* Required work *
Please return exactly the lines from the beginning of the listing up to and including the line with "family: Bovidae", with no pictures.
── Exercise input
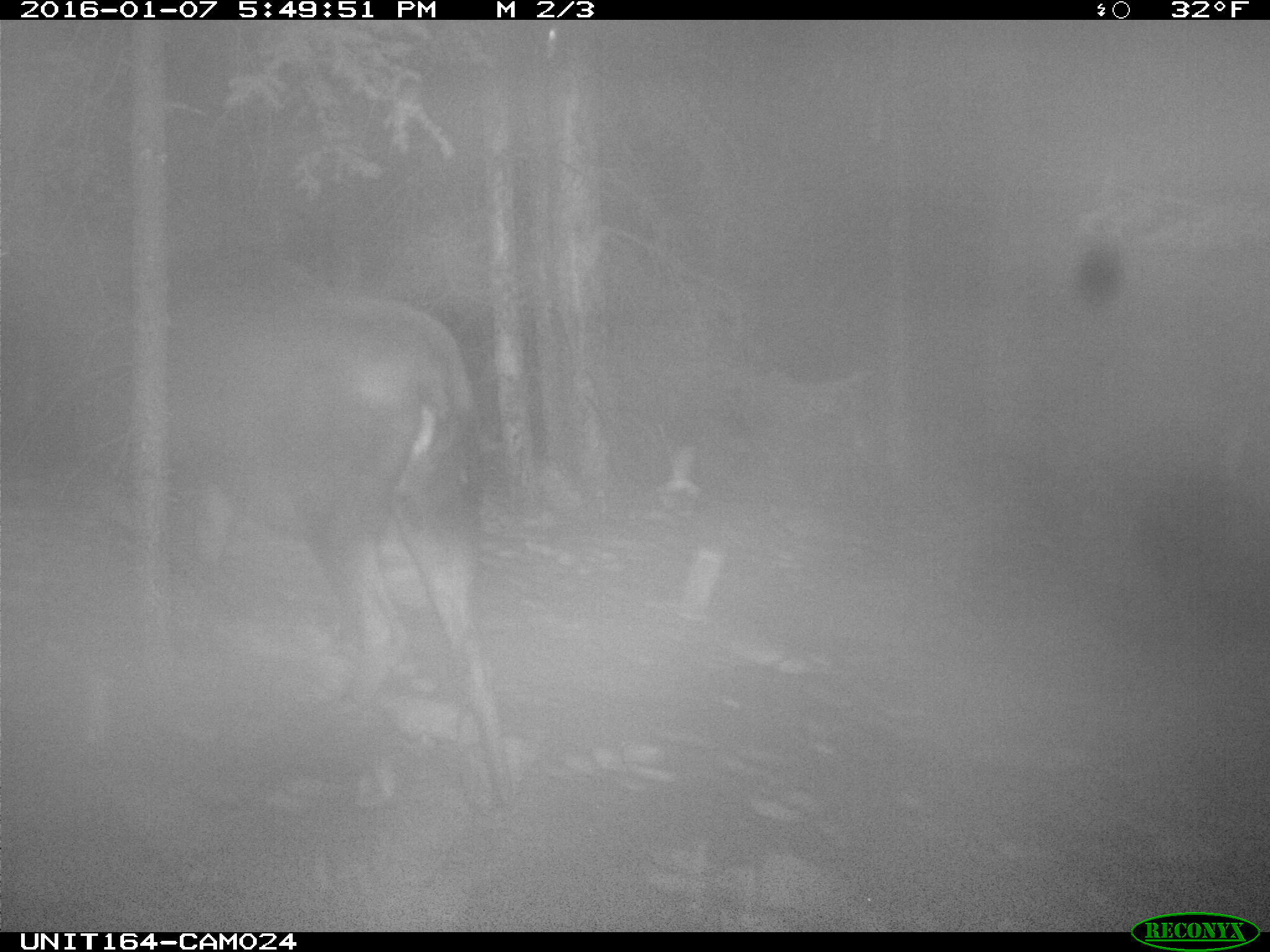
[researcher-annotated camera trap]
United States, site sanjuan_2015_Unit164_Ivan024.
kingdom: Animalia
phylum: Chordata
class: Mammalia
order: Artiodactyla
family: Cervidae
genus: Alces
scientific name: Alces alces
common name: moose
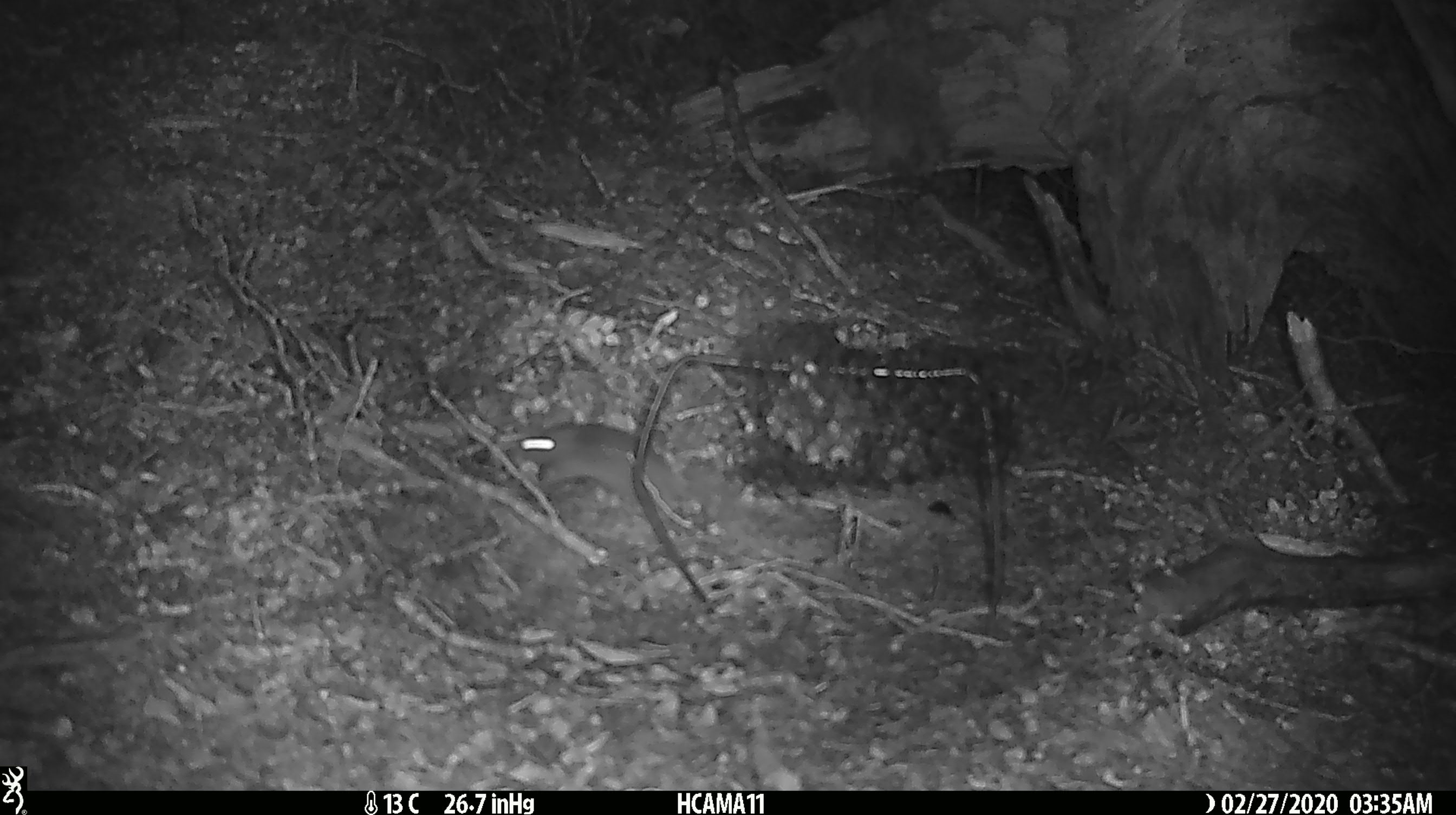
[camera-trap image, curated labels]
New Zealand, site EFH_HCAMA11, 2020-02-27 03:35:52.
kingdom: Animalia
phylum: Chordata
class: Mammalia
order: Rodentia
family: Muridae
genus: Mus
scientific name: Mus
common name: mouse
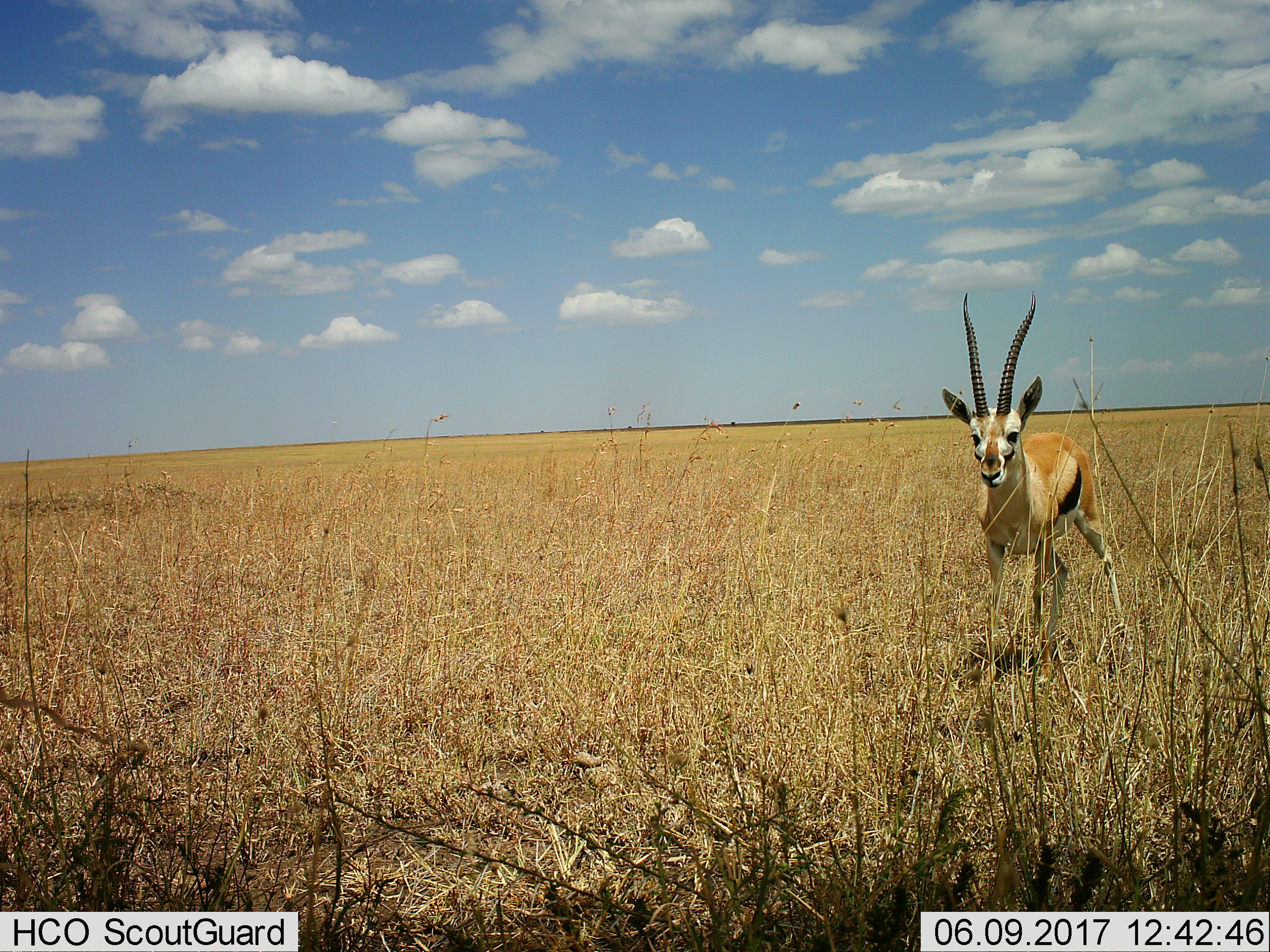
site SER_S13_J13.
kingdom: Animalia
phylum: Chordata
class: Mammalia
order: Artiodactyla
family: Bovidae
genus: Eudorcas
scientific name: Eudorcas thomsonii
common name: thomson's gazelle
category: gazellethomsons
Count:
────
* Task result *
[researcher-annotated camera trap]
United States, site sanjuan_2015_Unit164_Ivan024.
kingdom: Animalia
phylum: Chordata
class: Mammalia
order: Artiodactyla
family: Cervidae
genus: Alces
scientific name: Alces alces
common name: moose
[camera-trap image, curated labels]
New Zealand, site EFH_HCAMA11, 2020-02-27 03:35:52.
kingdom: Animalia
phylum: Chordata
class: Mammalia
order: Rodentia
family: Muridae
genus: Mus
scientific name: Mus
common name: mouse
site SER_S13_J13.
kingdom: Animalia
phylum: Chordata
class: Mammalia
order: Artiodactyla
family: Bovidae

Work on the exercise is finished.